[start]

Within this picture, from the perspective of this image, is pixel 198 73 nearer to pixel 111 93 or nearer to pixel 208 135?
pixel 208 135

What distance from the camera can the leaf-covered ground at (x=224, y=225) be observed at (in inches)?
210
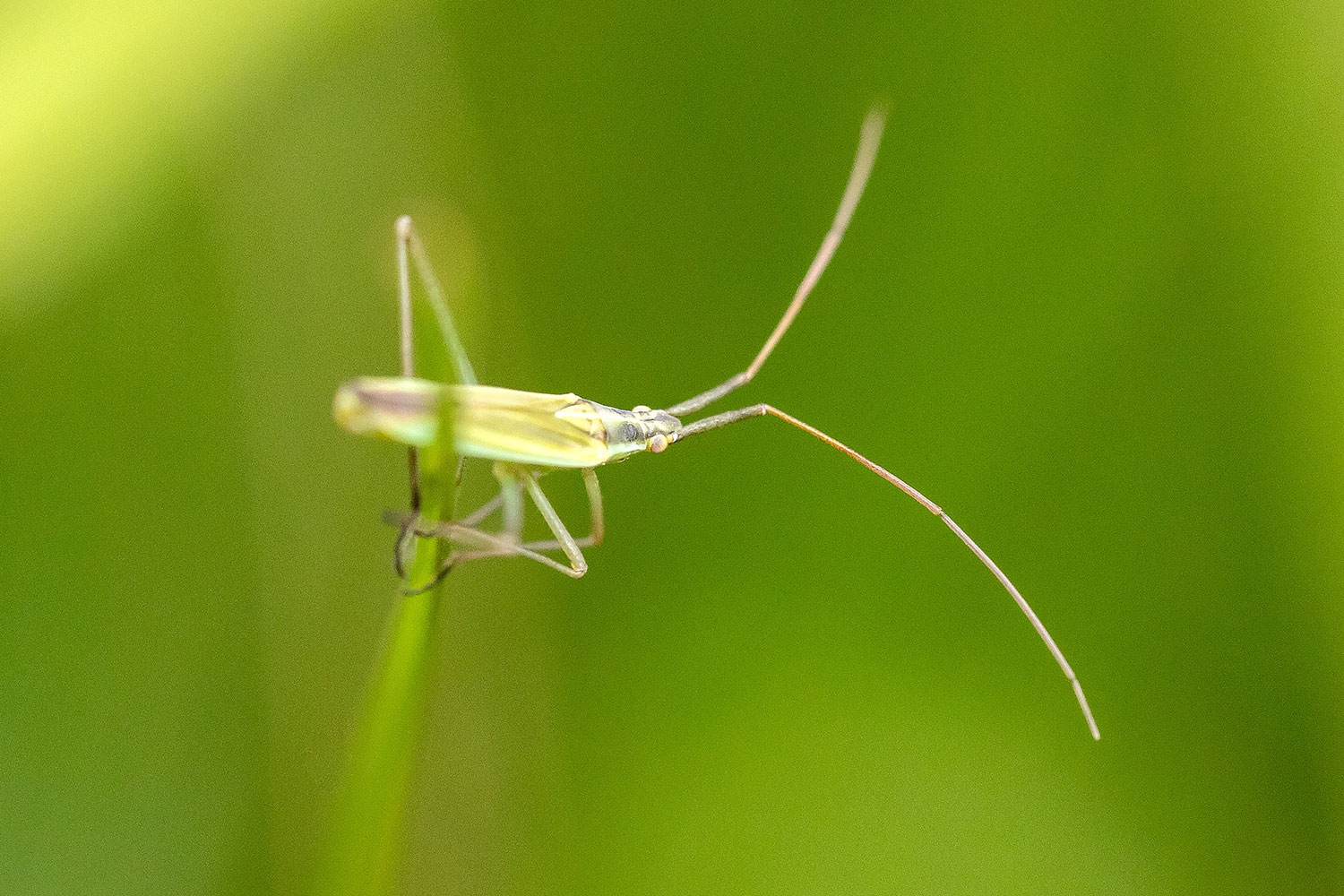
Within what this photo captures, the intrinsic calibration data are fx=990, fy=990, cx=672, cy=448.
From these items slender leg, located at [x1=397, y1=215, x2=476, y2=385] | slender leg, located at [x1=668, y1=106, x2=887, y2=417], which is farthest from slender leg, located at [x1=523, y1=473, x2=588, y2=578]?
slender leg, located at [x1=668, y1=106, x2=887, y2=417]

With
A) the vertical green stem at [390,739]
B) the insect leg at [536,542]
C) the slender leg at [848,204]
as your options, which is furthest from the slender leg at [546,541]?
the vertical green stem at [390,739]

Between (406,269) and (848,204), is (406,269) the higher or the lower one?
the lower one

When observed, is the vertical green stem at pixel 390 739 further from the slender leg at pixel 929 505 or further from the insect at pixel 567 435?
the slender leg at pixel 929 505

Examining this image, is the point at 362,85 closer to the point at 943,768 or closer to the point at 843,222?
the point at 843,222

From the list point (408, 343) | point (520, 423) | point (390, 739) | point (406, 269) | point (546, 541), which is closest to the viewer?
point (390, 739)

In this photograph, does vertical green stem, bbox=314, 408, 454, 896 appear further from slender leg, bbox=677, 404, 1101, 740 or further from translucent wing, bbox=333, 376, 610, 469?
slender leg, bbox=677, 404, 1101, 740

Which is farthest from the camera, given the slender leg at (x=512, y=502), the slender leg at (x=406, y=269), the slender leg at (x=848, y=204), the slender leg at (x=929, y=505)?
the slender leg at (x=512, y=502)

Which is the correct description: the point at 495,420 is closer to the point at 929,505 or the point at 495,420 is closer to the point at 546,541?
the point at 546,541

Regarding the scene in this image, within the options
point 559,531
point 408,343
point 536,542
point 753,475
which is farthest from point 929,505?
point 408,343
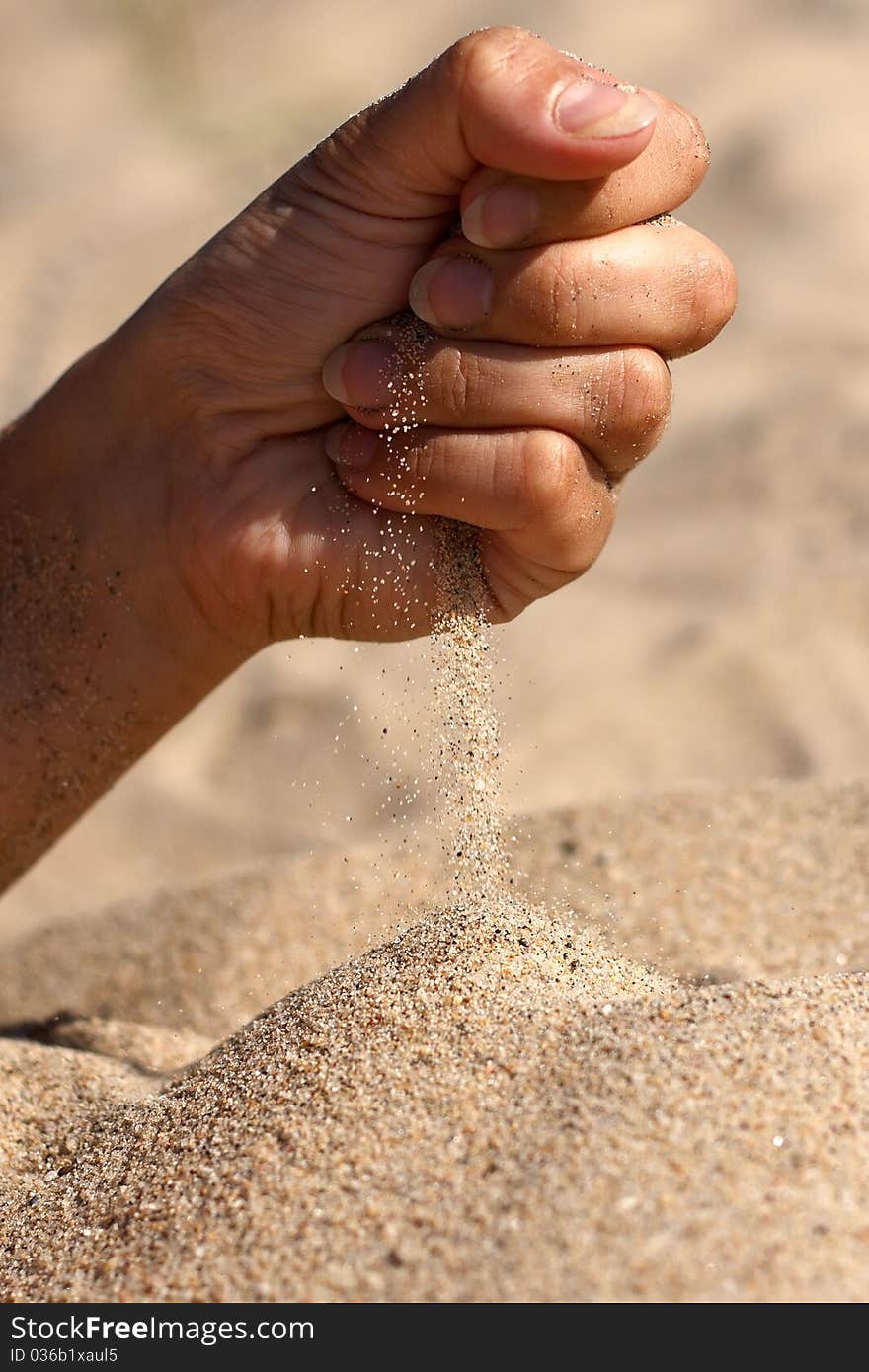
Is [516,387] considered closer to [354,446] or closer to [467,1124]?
[354,446]

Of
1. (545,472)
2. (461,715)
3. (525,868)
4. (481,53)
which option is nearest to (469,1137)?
(461,715)

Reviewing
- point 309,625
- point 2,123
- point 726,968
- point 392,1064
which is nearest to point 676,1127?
point 392,1064

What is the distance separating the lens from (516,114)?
1282 mm

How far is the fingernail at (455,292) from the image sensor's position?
4.53ft

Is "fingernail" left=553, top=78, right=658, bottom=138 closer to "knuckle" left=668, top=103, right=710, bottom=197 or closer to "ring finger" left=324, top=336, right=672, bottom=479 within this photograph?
"knuckle" left=668, top=103, right=710, bottom=197

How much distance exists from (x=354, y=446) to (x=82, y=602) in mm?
453

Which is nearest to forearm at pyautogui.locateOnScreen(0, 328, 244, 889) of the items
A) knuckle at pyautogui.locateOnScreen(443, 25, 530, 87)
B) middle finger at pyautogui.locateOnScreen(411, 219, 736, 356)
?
middle finger at pyautogui.locateOnScreen(411, 219, 736, 356)

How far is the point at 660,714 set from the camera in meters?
2.93

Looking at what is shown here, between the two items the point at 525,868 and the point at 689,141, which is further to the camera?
the point at 525,868

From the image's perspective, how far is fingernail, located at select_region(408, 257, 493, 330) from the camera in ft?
4.53

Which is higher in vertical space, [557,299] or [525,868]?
[557,299]

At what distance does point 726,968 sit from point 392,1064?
653mm

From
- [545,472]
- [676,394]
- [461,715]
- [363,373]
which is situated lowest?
[461,715]

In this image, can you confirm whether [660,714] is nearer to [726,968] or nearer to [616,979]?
[726,968]
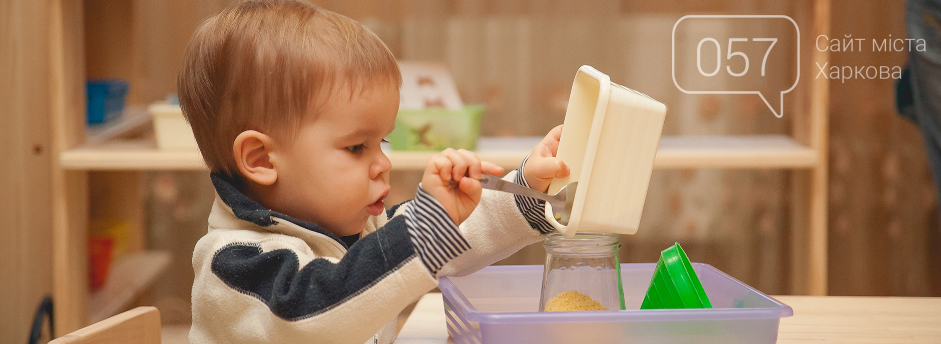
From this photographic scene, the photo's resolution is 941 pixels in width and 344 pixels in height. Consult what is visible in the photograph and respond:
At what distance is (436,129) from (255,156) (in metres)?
0.82

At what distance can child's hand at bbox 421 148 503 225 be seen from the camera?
22.1 inches

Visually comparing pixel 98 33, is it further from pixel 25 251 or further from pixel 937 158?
pixel 937 158

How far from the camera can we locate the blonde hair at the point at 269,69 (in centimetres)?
65

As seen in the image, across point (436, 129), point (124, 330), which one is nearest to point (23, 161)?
point (436, 129)

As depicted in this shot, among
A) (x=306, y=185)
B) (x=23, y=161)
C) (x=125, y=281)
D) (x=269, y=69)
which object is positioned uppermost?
(x=269, y=69)

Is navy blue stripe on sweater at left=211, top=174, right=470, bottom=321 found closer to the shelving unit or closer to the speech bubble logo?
the shelving unit

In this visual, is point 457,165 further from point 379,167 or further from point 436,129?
point 436,129

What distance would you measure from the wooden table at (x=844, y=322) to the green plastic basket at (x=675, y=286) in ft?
0.54

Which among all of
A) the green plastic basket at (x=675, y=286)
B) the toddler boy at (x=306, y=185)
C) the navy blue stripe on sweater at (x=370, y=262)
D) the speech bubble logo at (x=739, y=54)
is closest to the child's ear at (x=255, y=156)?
the toddler boy at (x=306, y=185)

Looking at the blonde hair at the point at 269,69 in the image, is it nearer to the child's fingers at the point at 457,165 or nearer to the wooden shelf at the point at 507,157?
the child's fingers at the point at 457,165

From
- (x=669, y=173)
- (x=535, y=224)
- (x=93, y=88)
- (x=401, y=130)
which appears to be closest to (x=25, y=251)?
(x=93, y=88)

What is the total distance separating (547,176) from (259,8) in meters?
0.31

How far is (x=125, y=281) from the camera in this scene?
1.79 meters

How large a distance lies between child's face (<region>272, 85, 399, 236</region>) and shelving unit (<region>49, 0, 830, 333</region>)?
2.51 feet
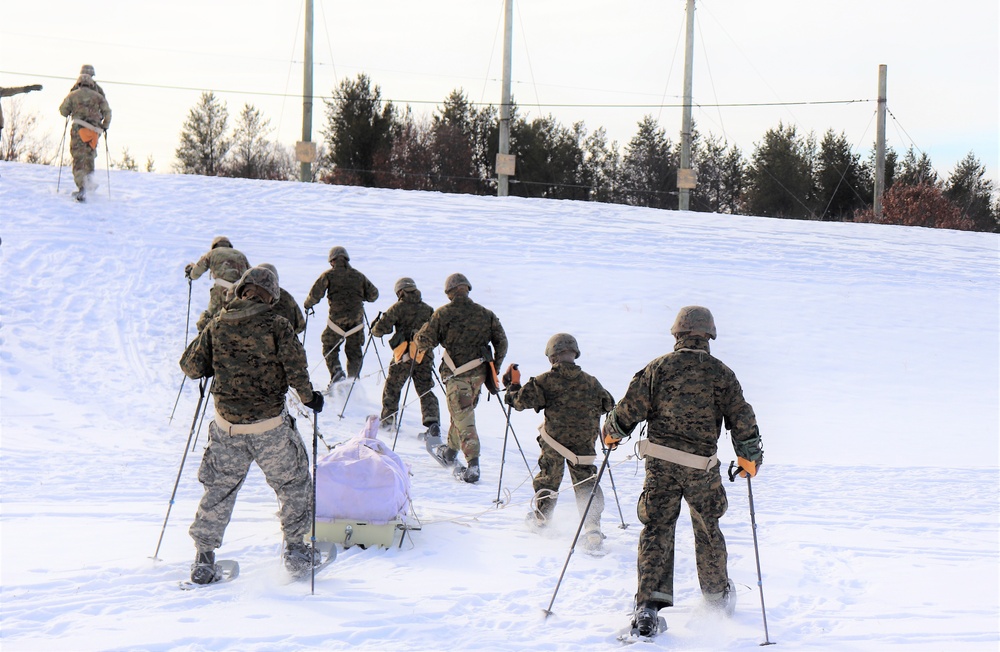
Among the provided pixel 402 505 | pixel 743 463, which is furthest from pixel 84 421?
pixel 743 463

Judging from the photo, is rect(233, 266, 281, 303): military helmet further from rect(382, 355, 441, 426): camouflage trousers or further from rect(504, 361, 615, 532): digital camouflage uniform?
rect(382, 355, 441, 426): camouflage trousers

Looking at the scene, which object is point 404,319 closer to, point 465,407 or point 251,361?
point 465,407

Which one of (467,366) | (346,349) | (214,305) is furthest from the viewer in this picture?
(346,349)

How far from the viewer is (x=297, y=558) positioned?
5875 millimetres

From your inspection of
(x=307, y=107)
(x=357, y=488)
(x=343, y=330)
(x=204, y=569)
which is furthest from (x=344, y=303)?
(x=307, y=107)

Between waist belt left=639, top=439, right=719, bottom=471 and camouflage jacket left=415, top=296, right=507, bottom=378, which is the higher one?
camouflage jacket left=415, top=296, right=507, bottom=378

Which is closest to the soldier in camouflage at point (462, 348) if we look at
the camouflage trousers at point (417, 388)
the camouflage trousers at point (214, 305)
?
the camouflage trousers at point (417, 388)

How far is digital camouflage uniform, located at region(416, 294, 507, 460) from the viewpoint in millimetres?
9188

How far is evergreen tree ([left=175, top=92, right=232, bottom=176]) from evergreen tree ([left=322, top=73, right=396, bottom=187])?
7940mm

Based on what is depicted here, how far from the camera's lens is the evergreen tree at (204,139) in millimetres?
44344

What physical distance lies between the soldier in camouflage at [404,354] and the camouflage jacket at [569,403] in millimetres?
3222

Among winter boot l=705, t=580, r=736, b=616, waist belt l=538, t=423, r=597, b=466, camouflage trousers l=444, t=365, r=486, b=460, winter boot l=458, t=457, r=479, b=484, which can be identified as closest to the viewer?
winter boot l=705, t=580, r=736, b=616

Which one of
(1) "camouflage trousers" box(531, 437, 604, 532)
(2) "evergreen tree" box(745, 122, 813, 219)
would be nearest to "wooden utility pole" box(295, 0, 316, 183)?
(1) "camouflage trousers" box(531, 437, 604, 532)

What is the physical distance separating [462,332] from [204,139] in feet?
127
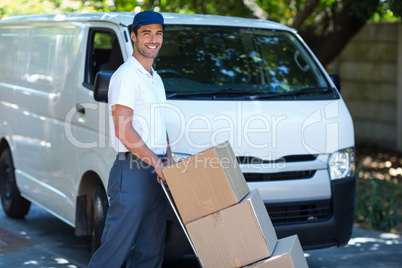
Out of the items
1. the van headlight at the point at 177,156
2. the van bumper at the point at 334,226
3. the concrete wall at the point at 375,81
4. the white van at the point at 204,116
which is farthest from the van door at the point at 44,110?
the concrete wall at the point at 375,81

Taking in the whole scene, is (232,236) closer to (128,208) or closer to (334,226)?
(128,208)

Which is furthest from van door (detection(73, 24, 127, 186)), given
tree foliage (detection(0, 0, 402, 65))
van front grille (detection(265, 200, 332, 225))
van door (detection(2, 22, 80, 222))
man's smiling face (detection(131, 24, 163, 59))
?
tree foliage (detection(0, 0, 402, 65))

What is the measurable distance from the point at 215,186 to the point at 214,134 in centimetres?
90

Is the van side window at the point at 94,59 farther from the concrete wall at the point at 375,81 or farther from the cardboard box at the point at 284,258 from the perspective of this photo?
the concrete wall at the point at 375,81

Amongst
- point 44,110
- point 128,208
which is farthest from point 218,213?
point 44,110

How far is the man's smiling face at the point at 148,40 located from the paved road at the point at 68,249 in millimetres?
2147

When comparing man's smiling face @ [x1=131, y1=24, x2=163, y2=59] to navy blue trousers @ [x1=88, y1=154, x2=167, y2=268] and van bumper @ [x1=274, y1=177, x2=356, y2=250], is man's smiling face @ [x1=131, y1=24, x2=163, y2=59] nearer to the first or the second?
navy blue trousers @ [x1=88, y1=154, x2=167, y2=268]

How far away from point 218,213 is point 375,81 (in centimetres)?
773

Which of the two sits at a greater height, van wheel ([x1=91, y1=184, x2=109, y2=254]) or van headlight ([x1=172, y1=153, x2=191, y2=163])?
van headlight ([x1=172, y1=153, x2=191, y2=163])

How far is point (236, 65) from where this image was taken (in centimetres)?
536

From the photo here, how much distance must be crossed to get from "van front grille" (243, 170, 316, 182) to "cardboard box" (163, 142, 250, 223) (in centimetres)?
81

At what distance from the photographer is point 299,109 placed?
484 centimetres

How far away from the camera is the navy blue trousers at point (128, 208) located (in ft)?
12.8

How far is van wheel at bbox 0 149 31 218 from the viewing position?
6637 millimetres
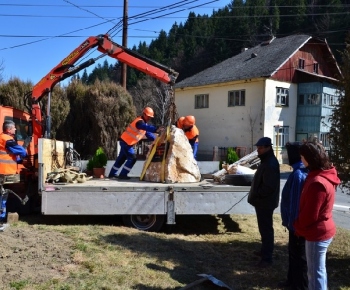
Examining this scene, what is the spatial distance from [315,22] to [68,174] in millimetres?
49633

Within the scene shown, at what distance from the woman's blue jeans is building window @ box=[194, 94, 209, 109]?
30.5 meters

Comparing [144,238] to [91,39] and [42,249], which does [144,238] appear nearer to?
[42,249]

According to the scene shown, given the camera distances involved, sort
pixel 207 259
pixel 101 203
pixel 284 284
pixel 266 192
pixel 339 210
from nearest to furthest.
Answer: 1. pixel 284 284
2. pixel 266 192
3. pixel 207 259
4. pixel 101 203
5. pixel 339 210

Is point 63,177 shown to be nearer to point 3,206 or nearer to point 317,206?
point 3,206

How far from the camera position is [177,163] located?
26.2ft

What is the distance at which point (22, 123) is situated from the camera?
8641 millimetres

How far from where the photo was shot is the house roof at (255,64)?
30828 mm

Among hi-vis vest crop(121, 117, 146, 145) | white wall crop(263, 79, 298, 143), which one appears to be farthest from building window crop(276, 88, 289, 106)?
hi-vis vest crop(121, 117, 146, 145)

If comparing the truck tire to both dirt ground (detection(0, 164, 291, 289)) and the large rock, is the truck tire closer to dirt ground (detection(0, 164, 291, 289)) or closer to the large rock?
the large rock

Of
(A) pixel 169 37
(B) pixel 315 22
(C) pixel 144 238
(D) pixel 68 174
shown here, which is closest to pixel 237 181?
(C) pixel 144 238

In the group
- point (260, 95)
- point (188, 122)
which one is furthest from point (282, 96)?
point (188, 122)

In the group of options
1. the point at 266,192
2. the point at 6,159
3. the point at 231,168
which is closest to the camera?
the point at 266,192

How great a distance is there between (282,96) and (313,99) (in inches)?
92.9

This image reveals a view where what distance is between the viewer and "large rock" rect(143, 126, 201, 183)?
7.89 meters
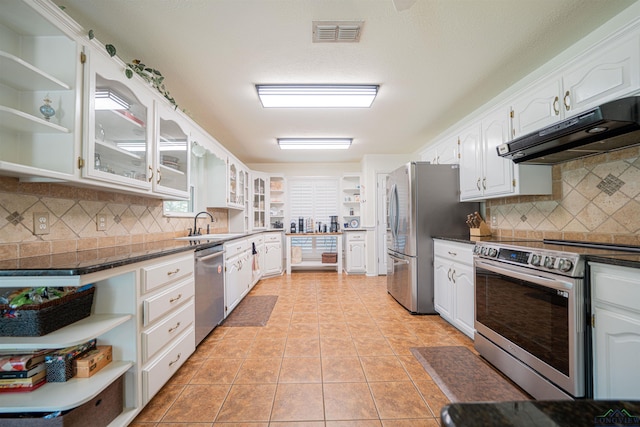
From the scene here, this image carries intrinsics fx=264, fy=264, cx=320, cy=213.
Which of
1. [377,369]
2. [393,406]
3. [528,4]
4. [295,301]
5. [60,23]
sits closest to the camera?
[60,23]

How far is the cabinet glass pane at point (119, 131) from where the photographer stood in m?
1.59

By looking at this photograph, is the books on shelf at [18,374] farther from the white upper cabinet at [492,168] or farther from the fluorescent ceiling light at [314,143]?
the fluorescent ceiling light at [314,143]

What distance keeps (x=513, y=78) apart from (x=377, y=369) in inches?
112

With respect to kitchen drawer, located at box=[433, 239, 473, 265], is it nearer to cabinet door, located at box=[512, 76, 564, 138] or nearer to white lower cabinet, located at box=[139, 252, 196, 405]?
cabinet door, located at box=[512, 76, 564, 138]

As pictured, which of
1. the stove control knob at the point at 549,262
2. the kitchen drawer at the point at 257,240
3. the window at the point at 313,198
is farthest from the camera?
the window at the point at 313,198

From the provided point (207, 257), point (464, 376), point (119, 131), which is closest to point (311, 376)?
point (464, 376)

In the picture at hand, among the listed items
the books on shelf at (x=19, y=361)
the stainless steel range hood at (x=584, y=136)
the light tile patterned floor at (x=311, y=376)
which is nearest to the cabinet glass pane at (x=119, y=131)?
the books on shelf at (x=19, y=361)

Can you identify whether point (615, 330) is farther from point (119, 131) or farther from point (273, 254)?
point (273, 254)

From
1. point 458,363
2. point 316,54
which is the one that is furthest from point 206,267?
point 458,363

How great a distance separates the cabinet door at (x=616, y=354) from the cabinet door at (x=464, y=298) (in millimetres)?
948

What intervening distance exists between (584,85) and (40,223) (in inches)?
135

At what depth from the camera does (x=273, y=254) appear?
4949 mm

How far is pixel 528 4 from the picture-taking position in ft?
5.41

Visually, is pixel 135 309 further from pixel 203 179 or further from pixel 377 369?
pixel 203 179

[end]

• [Work to be completed] Pull out every line from the one with "From the provided" to the end of the listing, and output only those.

• [Response to this task]
From the provided point (207, 257), point (464, 376), point (119, 131), which is closest to point (311, 376)?
point (464, 376)

In the picture at hand, among the listed items
the books on shelf at (x=19, y=361)
the stainless steel range hood at (x=584, y=136)
the light tile patterned floor at (x=311, y=376)
which is nearest to the cabinet glass pane at (x=119, y=131)?
the books on shelf at (x=19, y=361)

Can you identify whether point (615, 330) is farther from point (119, 131) or farther from point (273, 254)?
point (273, 254)

From
1. point 458,363
2. point 316,54
which is the one that is furthest from point 206,267?
point 458,363

How great a distance separates the cabinet door at (x=616, y=354) from the cabinet door at (x=464, y=298) (in millimetres)?
948

What intervening distance exists between (584,85) and (40,223) (in inches)?
135

At what depth from the camera does (x=273, y=254) appear?
4949 mm

How far is pixel 528 4 from the picture-taking position in ft?
5.41

Visually, is pixel 135 309 further from pixel 203 179 or further from pixel 377 369?
pixel 203 179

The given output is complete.